Pourtant, dans certains cas, les espérances de l’OMS et de l’UNICEF, unies en un partenariat efficace, se réalisent. Un programme de lutte contre la mortalité liée à la rougeole a ainsi été mis en place en 1999 avec pour objectif une diminution de 50 % des décès en cinq ans. L’OMS et l’UNICEF choisirent au préalable de mener l’action dans les 47 pays qui représentent 98 % de la mortalité totale liée à la rougeole. La tactique s’articulait ensuite autour de quatre directions. D’une part, des campagnes de vaccination à l’intention des enfants de moins de 12 mois ont été mises en place. D’autre part, une seconde chance a été offerte aux enfants âgés de 9 mois à 15 ans de bénéficier d’une vaccination antirougeoleuse. Cette nouvelle opportunité est primordiale dans des pays où 24 % des enfants ne reçoivent aucune dose de vaccin antirougeoleux et où par ailleurs 15 % des sujets vaccinés ne développent pas de réponse immunitaire contre la maladie. L’accent a enfin été mis sur la surveillance et sur l’amélioration de la prise en charge des enfants souffrant de complications avec notamment un meilleur accès à la supplémentation en vitamine A.

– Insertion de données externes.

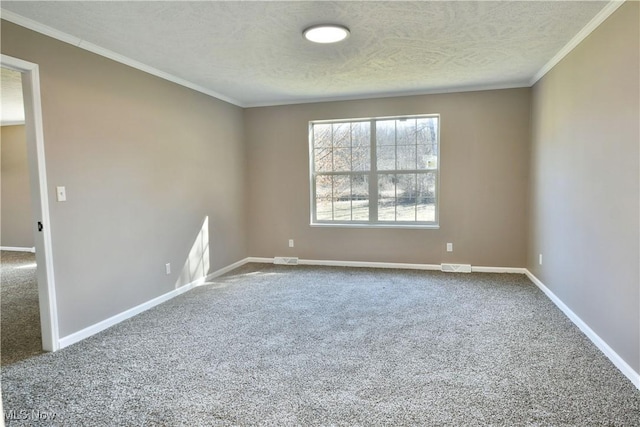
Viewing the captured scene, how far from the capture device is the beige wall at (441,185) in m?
4.62

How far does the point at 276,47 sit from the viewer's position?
3076 millimetres

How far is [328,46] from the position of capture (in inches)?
121

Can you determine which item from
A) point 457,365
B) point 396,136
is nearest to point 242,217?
point 396,136

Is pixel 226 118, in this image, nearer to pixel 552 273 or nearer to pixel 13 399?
pixel 13 399

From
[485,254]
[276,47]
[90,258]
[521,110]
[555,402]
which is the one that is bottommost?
[555,402]

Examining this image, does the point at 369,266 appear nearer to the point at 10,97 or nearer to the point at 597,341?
the point at 597,341

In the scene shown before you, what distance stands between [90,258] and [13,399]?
1.17 meters

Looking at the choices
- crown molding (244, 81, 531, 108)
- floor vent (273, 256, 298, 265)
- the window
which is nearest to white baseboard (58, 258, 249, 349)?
floor vent (273, 256, 298, 265)

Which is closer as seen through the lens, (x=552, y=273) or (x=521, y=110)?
(x=552, y=273)

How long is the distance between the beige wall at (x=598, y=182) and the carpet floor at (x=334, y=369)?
30 centimetres

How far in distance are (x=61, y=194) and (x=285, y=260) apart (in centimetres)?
317

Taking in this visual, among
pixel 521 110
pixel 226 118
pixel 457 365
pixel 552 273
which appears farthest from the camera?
pixel 226 118

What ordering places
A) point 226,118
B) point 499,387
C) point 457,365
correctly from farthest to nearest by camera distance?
point 226,118, point 457,365, point 499,387

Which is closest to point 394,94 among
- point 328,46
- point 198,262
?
point 328,46
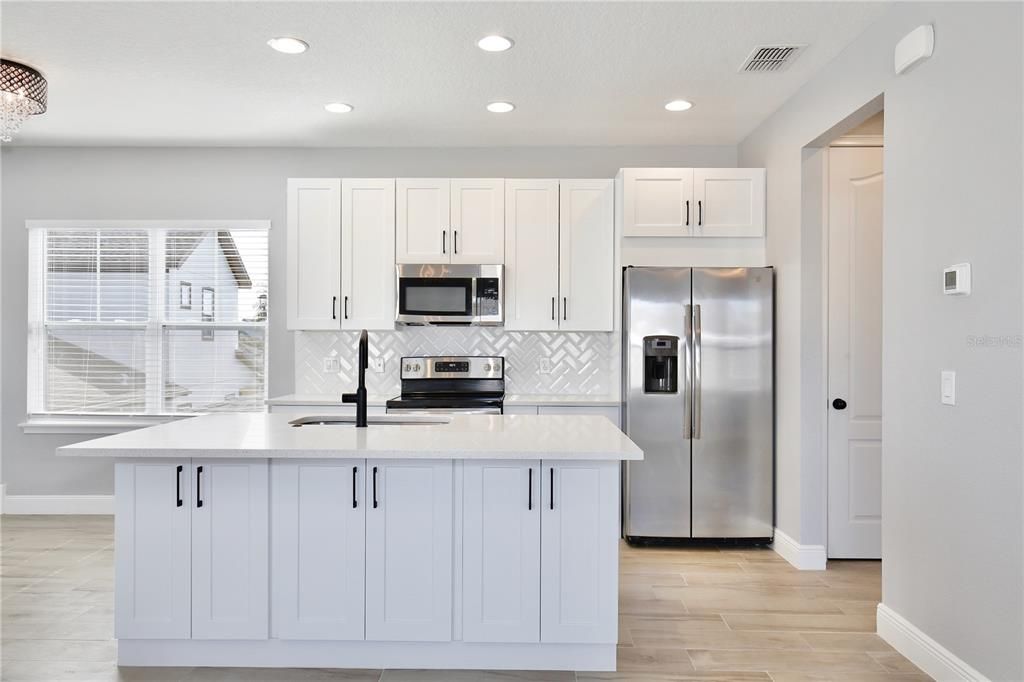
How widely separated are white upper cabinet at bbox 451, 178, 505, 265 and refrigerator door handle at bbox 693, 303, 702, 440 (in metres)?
1.39

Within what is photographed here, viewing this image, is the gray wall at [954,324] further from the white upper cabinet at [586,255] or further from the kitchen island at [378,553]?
the white upper cabinet at [586,255]

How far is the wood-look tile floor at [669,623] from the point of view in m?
2.51

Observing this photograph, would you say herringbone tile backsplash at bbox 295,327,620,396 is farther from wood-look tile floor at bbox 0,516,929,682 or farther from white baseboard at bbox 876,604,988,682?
white baseboard at bbox 876,604,988,682

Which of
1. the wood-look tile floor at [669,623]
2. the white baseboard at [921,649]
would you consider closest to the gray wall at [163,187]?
the wood-look tile floor at [669,623]

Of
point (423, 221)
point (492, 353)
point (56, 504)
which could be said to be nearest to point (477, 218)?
point (423, 221)

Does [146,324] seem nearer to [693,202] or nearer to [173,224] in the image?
[173,224]

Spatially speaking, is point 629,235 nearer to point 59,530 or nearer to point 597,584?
point 597,584

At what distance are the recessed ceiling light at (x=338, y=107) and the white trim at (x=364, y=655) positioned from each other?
2.99 meters

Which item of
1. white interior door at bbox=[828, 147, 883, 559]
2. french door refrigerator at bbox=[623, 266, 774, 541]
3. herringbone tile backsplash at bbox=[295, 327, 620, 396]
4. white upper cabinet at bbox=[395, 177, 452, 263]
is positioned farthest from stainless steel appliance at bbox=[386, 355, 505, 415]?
white interior door at bbox=[828, 147, 883, 559]

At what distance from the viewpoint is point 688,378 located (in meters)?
4.19

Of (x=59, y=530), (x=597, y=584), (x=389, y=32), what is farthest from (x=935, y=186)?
(x=59, y=530)

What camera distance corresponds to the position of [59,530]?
449cm

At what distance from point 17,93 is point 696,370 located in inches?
160

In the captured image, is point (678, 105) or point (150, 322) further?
point (150, 322)
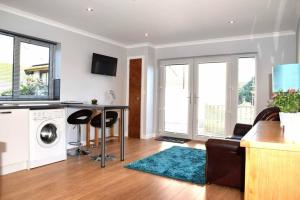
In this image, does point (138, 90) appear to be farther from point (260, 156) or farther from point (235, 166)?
point (260, 156)

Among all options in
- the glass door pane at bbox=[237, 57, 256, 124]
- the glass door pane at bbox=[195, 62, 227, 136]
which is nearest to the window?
the glass door pane at bbox=[195, 62, 227, 136]

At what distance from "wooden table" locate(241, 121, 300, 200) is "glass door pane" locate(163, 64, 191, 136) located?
452 cm

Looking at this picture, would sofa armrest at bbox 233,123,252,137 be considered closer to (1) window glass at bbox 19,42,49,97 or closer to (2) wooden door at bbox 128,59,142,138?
(2) wooden door at bbox 128,59,142,138

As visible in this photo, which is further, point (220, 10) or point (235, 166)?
point (220, 10)

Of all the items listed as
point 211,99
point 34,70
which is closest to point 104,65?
point 34,70

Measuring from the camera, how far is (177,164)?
3562 millimetres

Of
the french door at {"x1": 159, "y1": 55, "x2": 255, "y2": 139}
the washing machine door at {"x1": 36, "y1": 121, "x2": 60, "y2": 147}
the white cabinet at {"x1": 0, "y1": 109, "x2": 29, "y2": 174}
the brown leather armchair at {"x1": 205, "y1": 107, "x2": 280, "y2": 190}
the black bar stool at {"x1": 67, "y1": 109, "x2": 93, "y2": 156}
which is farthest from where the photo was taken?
the french door at {"x1": 159, "y1": 55, "x2": 255, "y2": 139}

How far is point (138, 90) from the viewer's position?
19.5 ft

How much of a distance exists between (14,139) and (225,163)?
282 cm

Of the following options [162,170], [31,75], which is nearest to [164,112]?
[162,170]

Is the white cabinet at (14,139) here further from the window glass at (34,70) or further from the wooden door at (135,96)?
the wooden door at (135,96)

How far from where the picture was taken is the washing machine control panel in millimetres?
3328

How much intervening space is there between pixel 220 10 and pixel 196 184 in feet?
8.75

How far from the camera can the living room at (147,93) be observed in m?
2.58
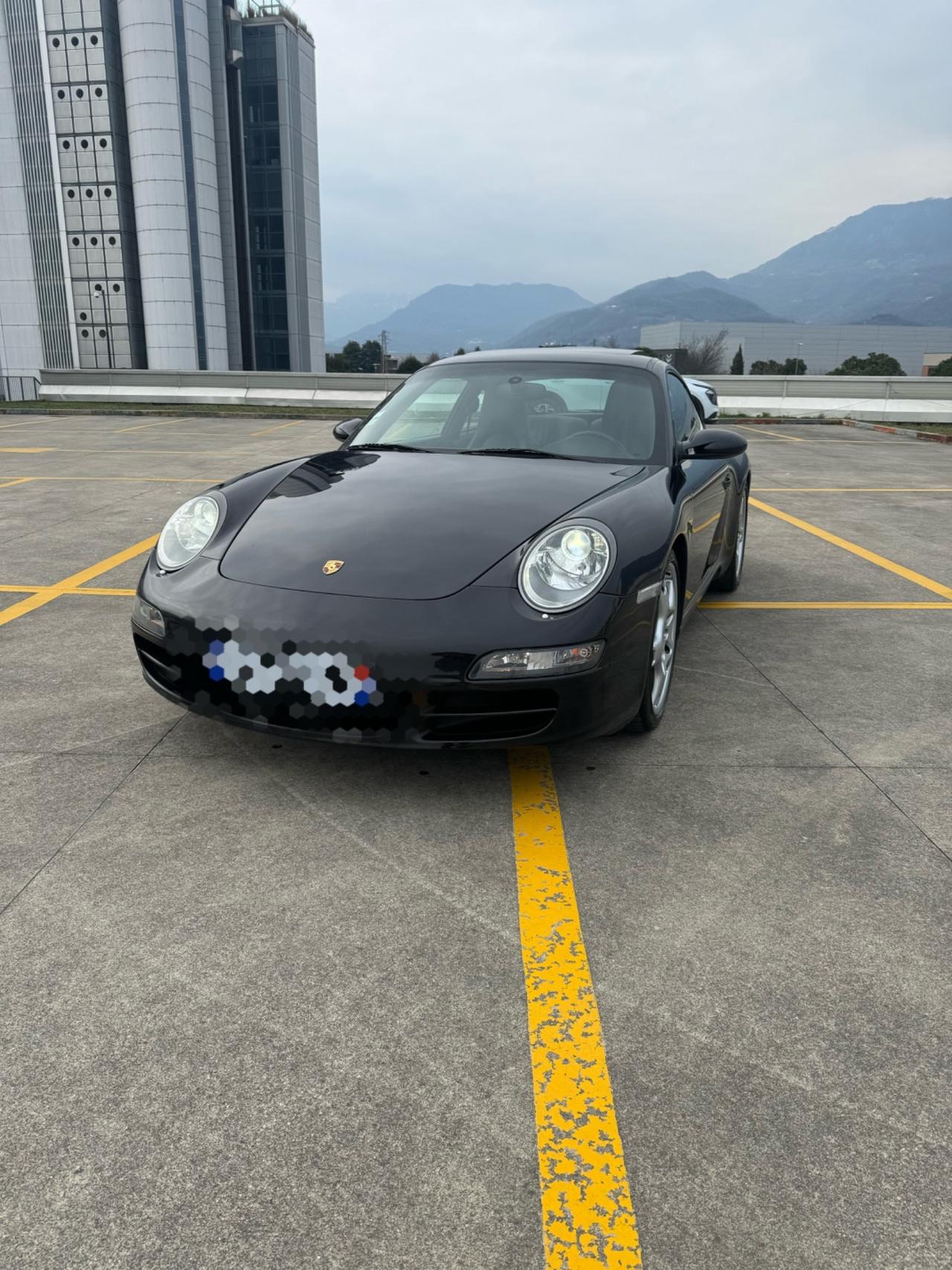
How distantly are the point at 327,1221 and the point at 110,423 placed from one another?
1847 cm

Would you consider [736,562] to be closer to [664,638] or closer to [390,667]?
[664,638]

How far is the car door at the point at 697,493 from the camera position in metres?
3.79

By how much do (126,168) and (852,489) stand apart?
172 feet

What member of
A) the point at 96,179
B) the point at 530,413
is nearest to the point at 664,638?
the point at 530,413

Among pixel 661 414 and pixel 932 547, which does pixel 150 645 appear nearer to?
pixel 661 414

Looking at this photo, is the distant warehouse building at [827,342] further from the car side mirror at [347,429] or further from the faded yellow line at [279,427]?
the car side mirror at [347,429]

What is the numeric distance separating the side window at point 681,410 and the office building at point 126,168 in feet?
170

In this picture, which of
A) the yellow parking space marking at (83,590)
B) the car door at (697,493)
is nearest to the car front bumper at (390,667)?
the car door at (697,493)

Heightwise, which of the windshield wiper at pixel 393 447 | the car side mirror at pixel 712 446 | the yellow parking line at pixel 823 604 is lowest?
the yellow parking line at pixel 823 604

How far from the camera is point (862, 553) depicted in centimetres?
665

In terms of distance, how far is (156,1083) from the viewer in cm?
174

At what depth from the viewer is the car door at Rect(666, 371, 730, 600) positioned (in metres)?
3.79

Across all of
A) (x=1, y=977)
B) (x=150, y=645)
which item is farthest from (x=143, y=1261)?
(x=150, y=645)

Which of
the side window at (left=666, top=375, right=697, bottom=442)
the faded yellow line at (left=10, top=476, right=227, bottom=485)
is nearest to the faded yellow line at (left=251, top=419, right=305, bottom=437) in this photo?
the faded yellow line at (left=10, top=476, right=227, bottom=485)
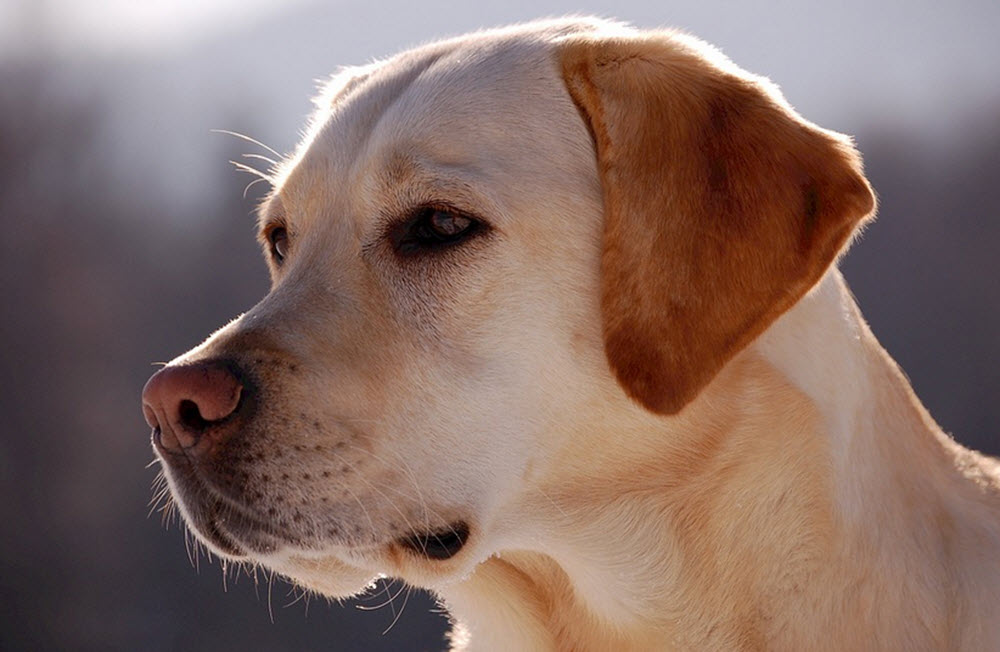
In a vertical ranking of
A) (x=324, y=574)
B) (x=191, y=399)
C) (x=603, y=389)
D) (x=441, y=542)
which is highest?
(x=191, y=399)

Les campagnes de vaccination ont porté leurs fruits. L’OMS et l’UNICEF indiquent ainsi que la couverture vaccinale mondiale a progressé de 71 à 76 % entre 1999 et 2004. Dans les régions les plus concernées par la mortalité morbilleuse, cette couverture est passée de 49 à 65 % en Afrique subsaharienne et de 54 à 61 % en Asie du Sud. Les campagnes de vaccination « seconde chance » ont notamment été particulièrement importantes dans cette évolution favorable. Quelque 168 pays participaient en 2004 à ce type de campagnes contre 150 en 2001. Les résultats en terme de réduction de la mortalité sont particulièrement encourageants puisqu’elle a diminué de 48 % entre 1999 et 2004, passant de 871 000 décès à 454 000. C’est en Afrique subsaharienne que les progrès sont les plus remarquables, puisque la baisse est de 60 %. Particulièrement satisfaits de ces résultats très positifs, les responsables du programme regrettent néanmoins qu’en Asie du Sud, les progrès aient été moins manifestes. Les nouveaux objectifs de l’OMS et de l’UNICEF sont d’atteindre une couverture vaccinale mondiale dépassant les 90 % et plus précisément d’obtenir en 2010 une diminution de la mortalité de 90 % par rapport aux taux de 2000.
Plus de 150 millions de dollars ont été consacrés depuis 2001 à cette lutte contre la rougeole qui a bénéficié du soutien de nombreuses organisations internationales publiques mais également de plusieurs fondations caritatives privées.